[Data excerpts]
▼

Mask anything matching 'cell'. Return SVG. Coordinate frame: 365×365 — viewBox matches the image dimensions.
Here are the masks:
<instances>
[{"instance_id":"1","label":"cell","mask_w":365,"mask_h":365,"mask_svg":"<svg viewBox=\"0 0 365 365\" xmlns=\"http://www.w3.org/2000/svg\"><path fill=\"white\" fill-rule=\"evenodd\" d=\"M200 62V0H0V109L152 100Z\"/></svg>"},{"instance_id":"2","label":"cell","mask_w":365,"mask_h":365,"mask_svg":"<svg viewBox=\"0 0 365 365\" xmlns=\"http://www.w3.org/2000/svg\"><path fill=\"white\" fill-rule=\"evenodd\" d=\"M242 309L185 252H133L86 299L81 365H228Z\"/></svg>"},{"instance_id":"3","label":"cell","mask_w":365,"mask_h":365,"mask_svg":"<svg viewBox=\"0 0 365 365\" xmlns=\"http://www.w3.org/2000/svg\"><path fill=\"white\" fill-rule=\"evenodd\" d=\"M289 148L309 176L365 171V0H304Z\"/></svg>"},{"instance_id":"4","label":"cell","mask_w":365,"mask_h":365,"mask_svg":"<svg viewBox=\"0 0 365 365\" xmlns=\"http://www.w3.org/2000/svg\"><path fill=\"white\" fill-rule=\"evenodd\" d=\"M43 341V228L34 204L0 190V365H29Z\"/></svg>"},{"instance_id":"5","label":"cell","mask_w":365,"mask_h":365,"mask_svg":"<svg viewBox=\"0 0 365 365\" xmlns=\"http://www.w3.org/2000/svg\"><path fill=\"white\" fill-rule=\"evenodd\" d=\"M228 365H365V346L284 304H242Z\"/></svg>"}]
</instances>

▲

Rewrite the listing with "Coordinate frame" changed to "Coordinate system" and nothing else altered.

Mask anything matching 'cell'. Return SVG. Coordinate system: 365×365 — viewBox matches the image dimensions.
Here are the masks:
<instances>
[{"instance_id":"1","label":"cell","mask_w":365,"mask_h":365,"mask_svg":"<svg viewBox=\"0 0 365 365\" xmlns=\"http://www.w3.org/2000/svg\"><path fill=\"white\" fill-rule=\"evenodd\" d=\"M200 62V0H0V109L152 100Z\"/></svg>"},{"instance_id":"2","label":"cell","mask_w":365,"mask_h":365,"mask_svg":"<svg viewBox=\"0 0 365 365\" xmlns=\"http://www.w3.org/2000/svg\"><path fill=\"white\" fill-rule=\"evenodd\" d=\"M242 309L185 252H133L86 299L81 365H228Z\"/></svg>"},{"instance_id":"3","label":"cell","mask_w":365,"mask_h":365,"mask_svg":"<svg viewBox=\"0 0 365 365\" xmlns=\"http://www.w3.org/2000/svg\"><path fill=\"white\" fill-rule=\"evenodd\" d=\"M289 148L309 176L365 171V0H304Z\"/></svg>"},{"instance_id":"4","label":"cell","mask_w":365,"mask_h":365,"mask_svg":"<svg viewBox=\"0 0 365 365\" xmlns=\"http://www.w3.org/2000/svg\"><path fill=\"white\" fill-rule=\"evenodd\" d=\"M43 341V228L34 204L0 190V365H29Z\"/></svg>"},{"instance_id":"5","label":"cell","mask_w":365,"mask_h":365,"mask_svg":"<svg viewBox=\"0 0 365 365\" xmlns=\"http://www.w3.org/2000/svg\"><path fill=\"white\" fill-rule=\"evenodd\" d=\"M228 365H365V346L284 304H242Z\"/></svg>"}]
</instances>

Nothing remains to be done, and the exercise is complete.